**Work item**
A word-for-word copy of the data is what's wanted, with no pictures.

Given information below:

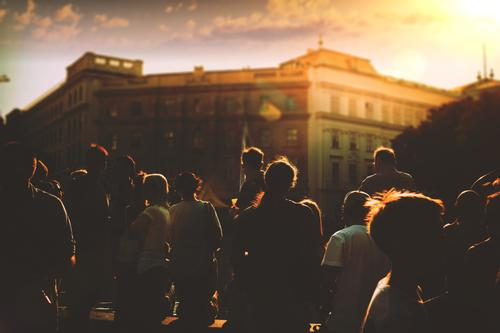 Street life, silhouetted crowd of people at sunset in the city colleague group multiethnic occupation worker connection union job white global career women dusk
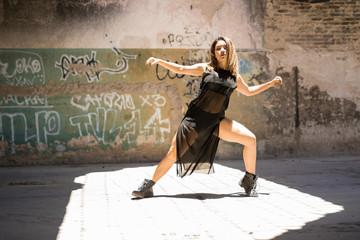 Pretty female dancer doing a dance routine
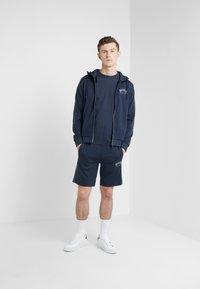 BOSS - HEADLO WIN - Pantalon de survêtement - blue/silver - 1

End of Given information.

**Written response**
 Street life, silhouetted crowd of people at sunset in the city colleague group multiethnic occupation worker connection union job white global career women dusk
 Pretty female dancer doing a dance routine
 BOSS - HEADLO WIN - Pantalon de survêtement - blue/silver - 1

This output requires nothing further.